> A block of data

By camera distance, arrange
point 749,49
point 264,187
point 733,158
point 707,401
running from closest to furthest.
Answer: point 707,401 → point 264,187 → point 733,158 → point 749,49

> Task requirements
Could you rewrite the listing with "closest" renamed to "nearest", keeping every other part of the lines the same?

> Exercise result
By camera distance, arrange
point 749,49
point 264,187
point 733,158
point 707,401
running from nearest to furthest.
Answer: point 707,401 → point 264,187 → point 733,158 → point 749,49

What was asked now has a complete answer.